Yesterday, I had an echo cardiogram.  I feel too young to have a cardiologist, but two years ago my GP detected a slight murmur and I had a baseline echo to check it out.  Insurance would only pay for an echo every two years since I'm not symptomatic, so yesterday's procedure will be the first look after my baseline echo from two years ago to see if the condition has become any worse.  I'm not too worried about it, but from a family history standpoint, I can see cause for concern.  My maternal grandfather had a history of heart murmurs that kept him from becoming a pilot during WWII, and he died at the age of 53 of a heart attack.  Not too much older than I am right now.  Granted, he was a smoker, and I'm not, but I'm not going to ignore the genetic potential to have a predisposition to heart problems.  In this same family line there has been a history of early death (some as young as 45) due to heart issues.  Fortunately, a call today from the doctor let me know that everything appears to be about the same and their is no cause for alarm.

On Sunday, while returning from a shopping trip, the vehicle we were in had a blow-out.  Fortunately, my son-in-law, Jordan, was able to keep us from having an accident and managed to pull off to the side of the Interstate.  I kept watch for oncoming traffic while he worked on changing the tire.  Believe me, you get a different perspective on folks who have car trouble when it happens to you and you're standing there watching as cars whiz by.  So many of them didn't even pay attention that we had hazard lights flashing, etc.  The adrenaline was pumping that day!  The only consolation had either of us been struck would have been that death would have been quick.   I've come across a few of those tragic accidents in my family history to know that when they do occur, they devastate the families and leave gaping holes.  While I know that no matter when I go I will leave things undone on this Earth, there are too many family history projects I want to complete and stories I want to pass down.

Yesterday was also the day I paid a visit to the funeral home to pay respect to my high school friend's mother.  We're at that age where our parents are beginning to pass, or at least slow down.  Standing in line, I was talking with the parents of another high school friend, sharing memories of days gone by.  The whole time talking to them I was thinking, I wonder whose funeral I will be at next?  My parents?  A classmates?  What if it was mine?

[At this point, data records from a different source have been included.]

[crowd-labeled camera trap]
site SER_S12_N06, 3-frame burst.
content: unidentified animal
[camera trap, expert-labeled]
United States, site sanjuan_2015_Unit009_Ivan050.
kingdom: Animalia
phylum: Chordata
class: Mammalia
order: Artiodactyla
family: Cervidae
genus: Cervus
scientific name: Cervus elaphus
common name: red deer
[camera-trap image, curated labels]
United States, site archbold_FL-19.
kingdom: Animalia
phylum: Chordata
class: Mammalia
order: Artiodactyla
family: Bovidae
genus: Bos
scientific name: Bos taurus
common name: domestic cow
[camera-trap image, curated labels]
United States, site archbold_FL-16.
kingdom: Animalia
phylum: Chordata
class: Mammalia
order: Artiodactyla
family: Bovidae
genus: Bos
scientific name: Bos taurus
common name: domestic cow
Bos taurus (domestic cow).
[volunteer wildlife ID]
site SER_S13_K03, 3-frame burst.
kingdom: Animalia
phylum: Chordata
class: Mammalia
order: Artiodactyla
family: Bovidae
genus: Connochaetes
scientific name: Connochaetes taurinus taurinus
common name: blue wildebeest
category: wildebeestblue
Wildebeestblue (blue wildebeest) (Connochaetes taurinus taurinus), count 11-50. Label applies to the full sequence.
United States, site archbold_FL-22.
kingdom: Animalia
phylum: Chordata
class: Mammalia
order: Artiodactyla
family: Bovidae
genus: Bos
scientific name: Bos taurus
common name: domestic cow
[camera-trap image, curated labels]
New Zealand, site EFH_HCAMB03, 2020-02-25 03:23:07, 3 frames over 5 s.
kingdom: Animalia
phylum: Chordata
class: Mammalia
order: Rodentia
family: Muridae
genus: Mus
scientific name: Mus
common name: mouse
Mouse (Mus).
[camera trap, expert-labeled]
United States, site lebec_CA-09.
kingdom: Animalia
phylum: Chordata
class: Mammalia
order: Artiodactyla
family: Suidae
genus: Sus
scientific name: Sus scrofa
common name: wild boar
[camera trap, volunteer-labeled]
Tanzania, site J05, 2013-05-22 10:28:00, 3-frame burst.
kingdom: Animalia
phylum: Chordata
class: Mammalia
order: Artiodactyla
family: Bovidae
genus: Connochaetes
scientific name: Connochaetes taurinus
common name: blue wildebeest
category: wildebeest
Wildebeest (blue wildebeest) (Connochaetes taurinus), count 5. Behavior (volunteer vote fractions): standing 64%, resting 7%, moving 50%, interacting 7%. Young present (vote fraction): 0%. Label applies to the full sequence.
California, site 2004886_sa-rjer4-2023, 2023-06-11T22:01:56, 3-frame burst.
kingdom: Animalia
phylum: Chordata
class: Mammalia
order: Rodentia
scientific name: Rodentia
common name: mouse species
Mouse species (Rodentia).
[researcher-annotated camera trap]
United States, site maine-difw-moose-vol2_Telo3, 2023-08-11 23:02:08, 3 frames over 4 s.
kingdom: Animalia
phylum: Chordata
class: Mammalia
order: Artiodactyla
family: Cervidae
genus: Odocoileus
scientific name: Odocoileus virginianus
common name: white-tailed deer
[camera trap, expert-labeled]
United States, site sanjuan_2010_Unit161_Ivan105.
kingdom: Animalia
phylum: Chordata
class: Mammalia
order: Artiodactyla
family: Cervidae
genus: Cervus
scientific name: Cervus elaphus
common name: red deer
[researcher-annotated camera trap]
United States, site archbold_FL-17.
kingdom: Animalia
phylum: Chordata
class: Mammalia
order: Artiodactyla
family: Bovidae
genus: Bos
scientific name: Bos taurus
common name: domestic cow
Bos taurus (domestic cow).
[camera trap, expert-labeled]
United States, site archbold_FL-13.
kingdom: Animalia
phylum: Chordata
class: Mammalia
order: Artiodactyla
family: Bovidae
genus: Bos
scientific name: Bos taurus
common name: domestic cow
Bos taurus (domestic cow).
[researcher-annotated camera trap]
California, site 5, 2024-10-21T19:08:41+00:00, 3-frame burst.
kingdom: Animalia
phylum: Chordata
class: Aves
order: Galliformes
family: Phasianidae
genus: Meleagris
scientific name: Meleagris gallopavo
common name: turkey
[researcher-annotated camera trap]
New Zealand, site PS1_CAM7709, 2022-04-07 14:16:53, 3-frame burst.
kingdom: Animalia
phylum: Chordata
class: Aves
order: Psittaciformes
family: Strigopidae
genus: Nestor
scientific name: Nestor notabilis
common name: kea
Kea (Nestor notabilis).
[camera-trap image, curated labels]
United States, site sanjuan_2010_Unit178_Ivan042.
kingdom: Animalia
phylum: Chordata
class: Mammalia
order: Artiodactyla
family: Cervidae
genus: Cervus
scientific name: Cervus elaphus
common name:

There are people in my extended family that I need to interview to get the "official story" from their perspective before they pass.  There are facts about my own life that I haven't written down and I hope to do this year.  There are so many files that I need to scan and blog about that I haven't done in the eight years I've worked on this blog.  Sometimes I find it hard to write, but I need to make a commitment to get it down on paper.  If not for me, for those who will come after.

1 comment:

Nancy said...

I often have similar thoughts -- so much to do before the unknown finishing date. Most of my ancestors have lived into their 70s and 80s but a few have passed away earlier. I'm nearly two decades older than you and finishing everything I've started crosses my mind more and more often these days. I think all of us will run out of time before we finish everything we want to do. I hope you make good progress.

It's good news that your heart is doing fine and that you and your son-in-law survived the blow-out.